On Jan 6, 2017, at 8:28 PM, brett1479 notifications@github.com wrote:
Assuming I have the primal problem correct, write w = wx + wx' where wx is in the span of the xi's, and wx' is in the orthogonal complement. Then wx' has no effect on the decision function and only increases the l2-regularization term.
— You are receiving this because you commented. Reply to this email directly, view it on GitHub, or mute the thread.
Yeah, I guess it is. That said, I think it is much more direct than Lagrange duality (and in particular, the strong duality we used).

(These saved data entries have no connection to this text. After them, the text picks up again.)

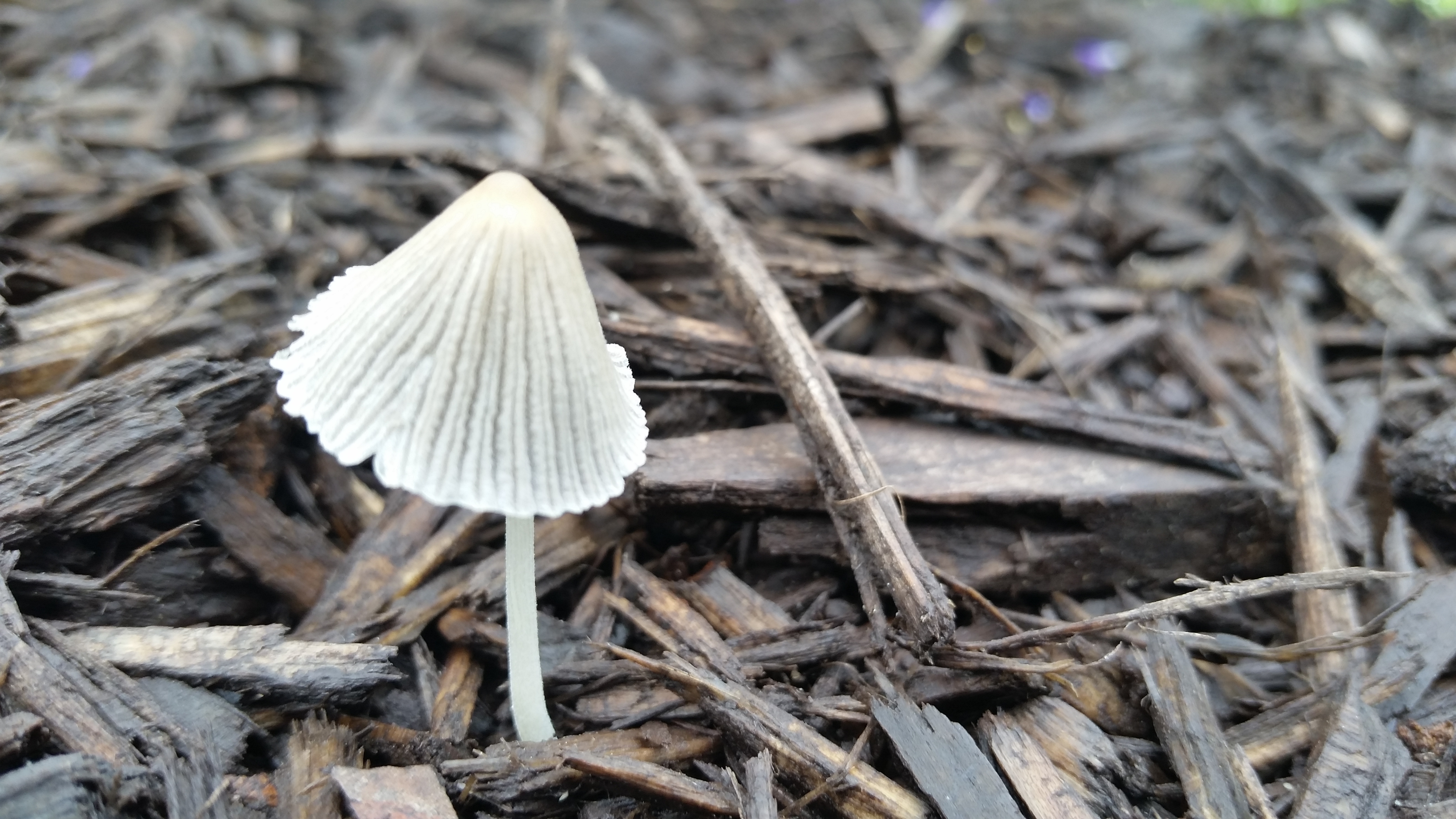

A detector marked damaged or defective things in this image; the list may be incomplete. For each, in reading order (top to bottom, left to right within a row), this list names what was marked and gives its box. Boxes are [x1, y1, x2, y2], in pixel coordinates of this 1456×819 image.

splintered wood piece [0, 356, 275, 542]
splintered wood piece [568, 54, 955, 647]
splintered wood piece [603, 312, 1264, 478]
splintered wood piece [0, 711, 44, 763]
splintered wood piece [0, 752, 123, 816]
splintered wood piece [66, 621, 402, 699]
splintered wood piece [188, 466, 343, 612]
splintered wood piece [278, 711, 358, 816]
splintered wood piece [291, 487, 454, 641]
splintered wood piece [332, 763, 454, 816]
splintered wood piece [425, 644, 483, 740]
splintered wood piece [440, 720, 719, 775]
splintered wood piece [559, 752, 740, 810]
splintered wood piece [620, 554, 745, 682]
splintered wood piece [673, 559, 792, 638]
splintered wood piece [745, 746, 780, 816]
splintered wood piece [605, 644, 926, 816]
splintered wood piece [874, 688, 1025, 816]
splintered wood piece [984, 708, 1095, 816]
splintered wood piece [1136, 624, 1252, 816]
splintered wood piece [1281, 345, 1357, 682]
splintered wood piece [1293, 676, 1403, 816]
splintered wood piece [1369, 568, 1456, 714]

For SVM, I think the main payoff of strong duality is this set of results on the relation between the dual solution and the margin. And for the class as a whole, the only additional thing is the equivalence of the norm penalization and bounded norm forms of regularization. It'd be nice if we could get more from it, so long as we're teaching it anyway.
Yeah, I agree. I just meant that the fact that w is a linear combination of the xs follows from much less than the strong duality.

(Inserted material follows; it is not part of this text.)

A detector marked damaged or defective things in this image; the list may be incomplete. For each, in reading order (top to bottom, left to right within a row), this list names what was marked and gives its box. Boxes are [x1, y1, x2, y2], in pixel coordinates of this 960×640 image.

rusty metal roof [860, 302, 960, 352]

Yeah I agree. And once you know w is a linear combination of x's, the fact that you can kernelize follows immediately. Yet for years everybody "derived" kernelization for SVM via the dual.
I don't think the fact that w is a linear combination of the xi vectors is a surprising fact that we obtained from the analysis. I believe that follows immediately from the statement of the primal problem. What makes the linear combination result a bit more interesting is that the coefficients on the xi have a fixed sign.